How to talk about Zionism
I recently met an elderly Israeli man, who left his homeland, "because of the genocide", as he put it. Now, he described himself as an anti-Zionist. When I asked him whether it wasn't enough to be a post- or non-Zionist, he explained that these had indeed been stages in his life, part of a process spanning decades.
Raised in a Jewish-Zionist family in Argentina, he had emigrated to Israel as a young man. His decision, after a years-long process, to identify as an anti-Zionist was bound up with a deep sense of sorrow about the path Israel has taken.
Zionism has become Israel's state ideology. Though that is not a complete definition of the idea, discussing Zionism in the abstract—129 years after the First Zionist Congress in Basel—is impossible without also addressing current Israeli state and military policies.
There are some, including members of Germany's leftist political party, "Die Linke", who choose the term "real existing Zionism", a linguistic allusion to the old critique of degenerate state socialism. Yet even in this cautious formulation, debate on the subject remains difficult in Germany.
Criticism of Zionism reflexively triggers the suspicion that one is denying Jews their right to self-determination, harbouring hatred towards Israel, or even relativising the Holocaust.

== Direction 1 ==
Revise the passage of the text on Zionism starting at "Zionism has become" and ending at "and military policies.", giving it again with "state ideology" changed to "official ideology".
== Direction 2 ==
Determine whether each statement below agrees with the text on Zionism, answering yes or no and quoting the deciding words.
(a) The man was raised in a Jewish-Zionist family in Argentina.
(b) The man identified as an anti-Zionist immediately upon emigrating.
(c) The term "real existing Zionism" alludes to a critique of state socialism.
== Direction 3 ==
Answer these questions using the text on Zionism.
(a) To which country did the man emigrate as a young man?
(b) In which city was the First Zionist Congress held?
(c) Members of which German political party choose the term "real existing Zionism"?

== Information supplied ==
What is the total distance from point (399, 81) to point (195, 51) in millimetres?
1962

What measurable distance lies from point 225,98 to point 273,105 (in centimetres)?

== Expected answer 1 ==
Zionism has become Israel's official ideology. Though that is not a complete definition of the idea, discussing Zionism in the abstract—129 years after the First Zionist Congress in Basel—is impossible without also addressing current Israeli state and military policies.

== Expected answer 2 ==
(a) Yes: "Raised in a Jewish-Zionist family in Argentina"
(b) No: "His decision, after a years-long process, to identify as an anti-Zionist"
(c) Yes: "a linguistic allusion to the old critique of degenerate state socialism"

== Expected answer 3 ==
(a) Israel
(b) Basel
(c) Die Linke